Meltdown likely to increase gaps in medical care between the poor and the wealthy, according to Dr. Yoram Blachar.

yoram blachar 88 (photo credit: )
yoram blachar 88
(photo credit: )
The world financial crisis is likely to increase the gaps in medical care between the poor and the wealthy, Israel Medical Association chairman Dr. Yoram Blachar said this week after taking office as president of the World Medical Association. He added that the shortage in medical manpower was likely to worsen in the foreseeable future.
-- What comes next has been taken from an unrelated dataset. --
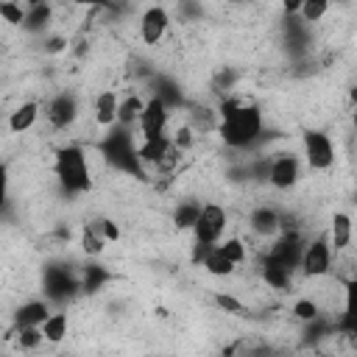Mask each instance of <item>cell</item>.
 Instances as JSON below:
<instances>
[{"mask_svg": "<svg viewBox=\"0 0 357 357\" xmlns=\"http://www.w3.org/2000/svg\"><path fill=\"white\" fill-rule=\"evenodd\" d=\"M218 114H220L218 134L223 137V142L229 148H245V145L259 139V134H262V112L257 106L240 103V100H226Z\"/></svg>", "mask_w": 357, "mask_h": 357, "instance_id": "1", "label": "cell"}, {"mask_svg": "<svg viewBox=\"0 0 357 357\" xmlns=\"http://www.w3.org/2000/svg\"><path fill=\"white\" fill-rule=\"evenodd\" d=\"M100 151H103V156L112 162V167L126 170V173H137V176H142V159H139V148L134 145L128 126L114 123V126H112V131L103 137Z\"/></svg>", "mask_w": 357, "mask_h": 357, "instance_id": "2", "label": "cell"}, {"mask_svg": "<svg viewBox=\"0 0 357 357\" xmlns=\"http://www.w3.org/2000/svg\"><path fill=\"white\" fill-rule=\"evenodd\" d=\"M56 178L67 192H86L92 187L89 178V165H86V151L81 145H67L56 153Z\"/></svg>", "mask_w": 357, "mask_h": 357, "instance_id": "3", "label": "cell"}, {"mask_svg": "<svg viewBox=\"0 0 357 357\" xmlns=\"http://www.w3.org/2000/svg\"><path fill=\"white\" fill-rule=\"evenodd\" d=\"M229 226V218H226V209L218 206V204H204L201 206V215L192 226V234H195V243L198 245H218L223 231Z\"/></svg>", "mask_w": 357, "mask_h": 357, "instance_id": "4", "label": "cell"}, {"mask_svg": "<svg viewBox=\"0 0 357 357\" xmlns=\"http://www.w3.org/2000/svg\"><path fill=\"white\" fill-rule=\"evenodd\" d=\"M332 268V243H329V234H321L315 237L312 243L304 245V254H301V271L312 279L318 276H326Z\"/></svg>", "mask_w": 357, "mask_h": 357, "instance_id": "5", "label": "cell"}, {"mask_svg": "<svg viewBox=\"0 0 357 357\" xmlns=\"http://www.w3.org/2000/svg\"><path fill=\"white\" fill-rule=\"evenodd\" d=\"M304 156H307V165L312 170L332 167V162H335V145H332L329 134H324V131H307L304 134Z\"/></svg>", "mask_w": 357, "mask_h": 357, "instance_id": "6", "label": "cell"}, {"mask_svg": "<svg viewBox=\"0 0 357 357\" xmlns=\"http://www.w3.org/2000/svg\"><path fill=\"white\" fill-rule=\"evenodd\" d=\"M178 156V148L173 145L170 137L159 134V137H151V139H142L139 145V159L142 165H156V167H170Z\"/></svg>", "mask_w": 357, "mask_h": 357, "instance_id": "7", "label": "cell"}, {"mask_svg": "<svg viewBox=\"0 0 357 357\" xmlns=\"http://www.w3.org/2000/svg\"><path fill=\"white\" fill-rule=\"evenodd\" d=\"M167 117H170V106H167L159 95H153V98L145 103L142 114H139V131H142V139H151V137L165 134Z\"/></svg>", "mask_w": 357, "mask_h": 357, "instance_id": "8", "label": "cell"}, {"mask_svg": "<svg viewBox=\"0 0 357 357\" xmlns=\"http://www.w3.org/2000/svg\"><path fill=\"white\" fill-rule=\"evenodd\" d=\"M167 28H170V14L162 6H151V8L142 11V17H139V36H142L145 45H159L162 36L167 33Z\"/></svg>", "mask_w": 357, "mask_h": 357, "instance_id": "9", "label": "cell"}, {"mask_svg": "<svg viewBox=\"0 0 357 357\" xmlns=\"http://www.w3.org/2000/svg\"><path fill=\"white\" fill-rule=\"evenodd\" d=\"M304 240L296 234V231H284L276 243H273V248L268 251V257L271 259H276V262H282L284 268H301V254H304Z\"/></svg>", "mask_w": 357, "mask_h": 357, "instance_id": "10", "label": "cell"}, {"mask_svg": "<svg viewBox=\"0 0 357 357\" xmlns=\"http://www.w3.org/2000/svg\"><path fill=\"white\" fill-rule=\"evenodd\" d=\"M45 117L53 128H67L73 126V120L78 117V100L73 92H59L47 106H45Z\"/></svg>", "mask_w": 357, "mask_h": 357, "instance_id": "11", "label": "cell"}, {"mask_svg": "<svg viewBox=\"0 0 357 357\" xmlns=\"http://www.w3.org/2000/svg\"><path fill=\"white\" fill-rule=\"evenodd\" d=\"M298 159L290 156V153H282L276 159H271V173H268V181L276 187V190H290L296 181H298Z\"/></svg>", "mask_w": 357, "mask_h": 357, "instance_id": "12", "label": "cell"}, {"mask_svg": "<svg viewBox=\"0 0 357 357\" xmlns=\"http://www.w3.org/2000/svg\"><path fill=\"white\" fill-rule=\"evenodd\" d=\"M78 282L64 271V268H47L45 271V290H47V298L50 301H64L75 293Z\"/></svg>", "mask_w": 357, "mask_h": 357, "instance_id": "13", "label": "cell"}, {"mask_svg": "<svg viewBox=\"0 0 357 357\" xmlns=\"http://www.w3.org/2000/svg\"><path fill=\"white\" fill-rule=\"evenodd\" d=\"M117 112H120V98L114 89H106L95 98V123L112 128L117 123Z\"/></svg>", "mask_w": 357, "mask_h": 357, "instance_id": "14", "label": "cell"}, {"mask_svg": "<svg viewBox=\"0 0 357 357\" xmlns=\"http://www.w3.org/2000/svg\"><path fill=\"white\" fill-rule=\"evenodd\" d=\"M248 223H251L254 234H259V237H271V234H276V231L282 229V218H279V212L271 209V206H257V209L251 212Z\"/></svg>", "mask_w": 357, "mask_h": 357, "instance_id": "15", "label": "cell"}, {"mask_svg": "<svg viewBox=\"0 0 357 357\" xmlns=\"http://www.w3.org/2000/svg\"><path fill=\"white\" fill-rule=\"evenodd\" d=\"M351 231H354L351 218L346 212H335L332 215V223H329V243H332V248L335 251H343L351 243Z\"/></svg>", "mask_w": 357, "mask_h": 357, "instance_id": "16", "label": "cell"}, {"mask_svg": "<svg viewBox=\"0 0 357 357\" xmlns=\"http://www.w3.org/2000/svg\"><path fill=\"white\" fill-rule=\"evenodd\" d=\"M47 315H50L47 301H28V304H22V307L17 310L14 324H17V326H42Z\"/></svg>", "mask_w": 357, "mask_h": 357, "instance_id": "17", "label": "cell"}, {"mask_svg": "<svg viewBox=\"0 0 357 357\" xmlns=\"http://www.w3.org/2000/svg\"><path fill=\"white\" fill-rule=\"evenodd\" d=\"M36 117H39V103H33V100H28V103H22V106H17L11 114H8V128L14 131V134H22V131H28V128H33V123H36Z\"/></svg>", "mask_w": 357, "mask_h": 357, "instance_id": "18", "label": "cell"}, {"mask_svg": "<svg viewBox=\"0 0 357 357\" xmlns=\"http://www.w3.org/2000/svg\"><path fill=\"white\" fill-rule=\"evenodd\" d=\"M201 262H204L206 273H212V276H231V273H234V268H237V265L223 254V248H220V245H212Z\"/></svg>", "mask_w": 357, "mask_h": 357, "instance_id": "19", "label": "cell"}, {"mask_svg": "<svg viewBox=\"0 0 357 357\" xmlns=\"http://www.w3.org/2000/svg\"><path fill=\"white\" fill-rule=\"evenodd\" d=\"M290 273H293L290 268H284L282 262H276V259H271V257L262 262V279H265L273 290H287V287H290Z\"/></svg>", "mask_w": 357, "mask_h": 357, "instance_id": "20", "label": "cell"}, {"mask_svg": "<svg viewBox=\"0 0 357 357\" xmlns=\"http://www.w3.org/2000/svg\"><path fill=\"white\" fill-rule=\"evenodd\" d=\"M106 243H109V240H106L103 231H100V220H92L89 226H84V231H81V248H84L89 257L103 254Z\"/></svg>", "mask_w": 357, "mask_h": 357, "instance_id": "21", "label": "cell"}, {"mask_svg": "<svg viewBox=\"0 0 357 357\" xmlns=\"http://www.w3.org/2000/svg\"><path fill=\"white\" fill-rule=\"evenodd\" d=\"M340 326L349 335H357V279L346 284V307H343V321Z\"/></svg>", "mask_w": 357, "mask_h": 357, "instance_id": "22", "label": "cell"}, {"mask_svg": "<svg viewBox=\"0 0 357 357\" xmlns=\"http://www.w3.org/2000/svg\"><path fill=\"white\" fill-rule=\"evenodd\" d=\"M42 332H45V340L50 343H59L67 337V312H50L42 324Z\"/></svg>", "mask_w": 357, "mask_h": 357, "instance_id": "23", "label": "cell"}, {"mask_svg": "<svg viewBox=\"0 0 357 357\" xmlns=\"http://www.w3.org/2000/svg\"><path fill=\"white\" fill-rule=\"evenodd\" d=\"M142 109H145V103H142L137 95L123 98V100H120V112H117V123H123V126H134V123H139Z\"/></svg>", "mask_w": 357, "mask_h": 357, "instance_id": "24", "label": "cell"}, {"mask_svg": "<svg viewBox=\"0 0 357 357\" xmlns=\"http://www.w3.org/2000/svg\"><path fill=\"white\" fill-rule=\"evenodd\" d=\"M47 22H50V6H47V3H39V6H28L25 22H22V28H25V31L36 33V31H42Z\"/></svg>", "mask_w": 357, "mask_h": 357, "instance_id": "25", "label": "cell"}, {"mask_svg": "<svg viewBox=\"0 0 357 357\" xmlns=\"http://www.w3.org/2000/svg\"><path fill=\"white\" fill-rule=\"evenodd\" d=\"M198 215H201V204H195V201H184V204H178L173 220H176L178 229H192L195 220H198Z\"/></svg>", "mask_w": 357, "mask_h": 357, "instance_id": "26", "label": "cell"}, {"mask_svg": "<svg viewBox=\"0 0 357 357\" xmlns=\"http://www.w3.org/2000/svg\"><path fill=\"white\" fill-rule=\"evenodd\" d=\"M326 11H329V0H304L298 14H301L304 22H318V20L326 17Z\"/></svg>", "mask_w": 357, "mask_h": 357, "instance_id": "27", "label": "cell"}, {"mask_svg": "<svg viewBox=\"0 0 357 357\" xmlns=\"http://www.w3.org/2000/svg\"><path fill=\"white\" fill-rule=\"evenodd\" d=\"M42 340H45L42 326H17V343L22 349H36Z\"/></svg>", "mask_w": 357, "mask_h": 357, "instance_id": "28", "label": "cell"}, {"mask_svg": "<svg viewBox=\"0 0 357 357\" xmlns=\"http://www.w3.org/2000/svg\"><path fill=\"white\" fill-rule=\"evenodd\" d=\"M106 279H109V271L103 265H89L86 273H84V290L86 293H95Z\"/></svg>", "mask_w": 357, "mask_h": 357, "instance_id": "29", "label": "cell"}, {"mask_svg": "<svg viewBox=\"0 0 357 357\" xmlns=\"http://www.w3.org/2000/svg\"><path fill=\"white\" fill-rule=\"evenodd\" d=\"M25 14H28V11H22V6L14 3V0H3V3H0V17H3L8 25H22V22H25Z\"/></svg>", "mask_w": 357, "mask_h": 357, "instance_id": "30", "label": "cell"}, {"mask_svg": "<svg viewBox=\"0 0 357 357\" xmlns=\"http://www.w3.org/2000/svg\"><path fill=\"white\" fill-rule=\"evenodd\" d=\"M220 248H223V254L234 262V265H240L243 259H245V243L243 240H237V237H231V240H223V243H218Z\"/></svg>", "mask_w": 357, "mask_h": 357, "instance_id": "31", "label": "cell"}, {"mask_svg": "<svg viewBox=\"0 0 357 357\" xmlns=\"http://www.w3.org/2000/svg\"><path fill=\"white\" fill-rule=\"evenodd\" d=\"M293 315H296L298 321H315V318H318V304H315L312 298H298V301L293 304Z\"/></svg>", "mask_w": 357, "mask_h": 357, "instance_id": "32", "label": "cell"}, {"mask_svg": "<svg viewBox=\"0 0 357 357\" xmlns=\"http://www.w3.org/2000/svg\"><path fill=\"white\" fill-rule=\"evenodd\" d=\"M215 304H218L223 312H231V315H240V312H243V304H240L234 296H229V293H218V296H215Z\"/></svg>", "mask_w": 357, "mask_h": 357, "instance_id": "33", "label": "cell"}, {"mask_svg": "<svg viewBox=\"0 0 357 357\" xmlns=\"http://www.w3.org/2000/svg\"><path fill=\"white\" fill-rule=\"evenodd\" d=\"M100 231H103V237H106V240H112V243H114V240H120V229H117V223H114V220H106V218H103V220H100Z\"/></svg>", "mask_w": 357, "mask_h": 357, "instance_id": "34", "label": "cell"}, {"mask_svg": "<svg viewBox=\"0 0 357 357\" xmlns=\"http://www.w3.org/2000/svg\"><path fill=\"white\" fill-rule=\"evenodd\" d=\"M192 131L190 128H181V131H176V137H173V145L181 151V148H190V142H192V137H190Z\"/></svg>", "mask_w": 357, "mask_h": 357, "instance_id": "35", "label": "cell"}, {"mask_svg": "<svg viewBox=\"0 0 357 357\" xmlns=\"http://www.w3.org/2000/svg\"><path fill=\"white\" fill-rule=\"evenodd\" d=\"M301 6H304V0H282V8L293 17V14H298L301 11Z\"/></svg>", "mask_w": 357, "mask_h": 357, "instance_id": "36", "label": "cell"}, {"mask_svg": "<svg viewBox=\"0 0 357 357\" xmlns=\"http://www.w3.org/2000/svg\"><path fill=\"white\" fill-rule=\"evenodd\" d=\"M64 45H67V39H61V36H53V39L47 42V53H59V50H64Z\"/></svg>", "mask_w": 357, "mask_h": 357, "instance_id": "37", "label": "cell"}, {"mask_svg": "<svg viewBox=\"0 0 357 357\" xmlns=\"http://www.w3.org/2000/svg\"><path fill=\"white\" fill-rule=\"evenodd\" d=\"M73 3H78V6H103L106 0H73Z\"/></svg>", "mask_w": 357, "mask_h": 357, "instance_id": "38", "label": "cell"}, {"mask_svg": "<svg viewBox=\"0 0 357 357\" xmlns=\"http://www.w3.org/2000/svg\"><path fill=\"white\" fill-rule=\"evenodd\" d=\"M357 103V100H354ZM351 123H354V128H357V106H354V114H351Z\"/></svg>", "mask_w": 357, "mask_h": 357, "instance_id": "39", "label": "cell"}, {"mask_svg": "<svg viewBox=\"0 0 357 357\" xmlns=\"http://www.w3.org/2000/svg\"><path fill=\"white\" fill-rule=\"evenodd\" d=\"M28 6H39V3H45V0H25Z\"/></svg>", "mask_w": 357, "mask_h": 357, "instance_id": "40", "label": "cell"}]
</instances>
Blachar, who was speaking at the WMA plenum in Seoul for the first time as the organization's president, said the growing inequities in the world's healthcare systems would be high on the organization's agenda during his tenure. The WMA, established in 1947, is an umbrella body for most of the national medical associations around the globe. It set down the Helsinki Declaration of ethical principles for the medical community regarding human experimentation and the general medical ethical code recognized worldwide. Medical costs were increasingly being shunted by governments to individual's pockets, Blachar said. "Those who can afford to purchase privately what their governments do not supply will get excellent and updated care. The rest will get medical services at a lower level [or not at all] depending on their ability to pay." He predicted a growing shortage of doctors not only in the Third World but in the industrialized countries as well. Rising life expectancies demanded more doctors, and the increased sophistication and technical abilities required by doctors made the provision of care more complicated, Blachar said.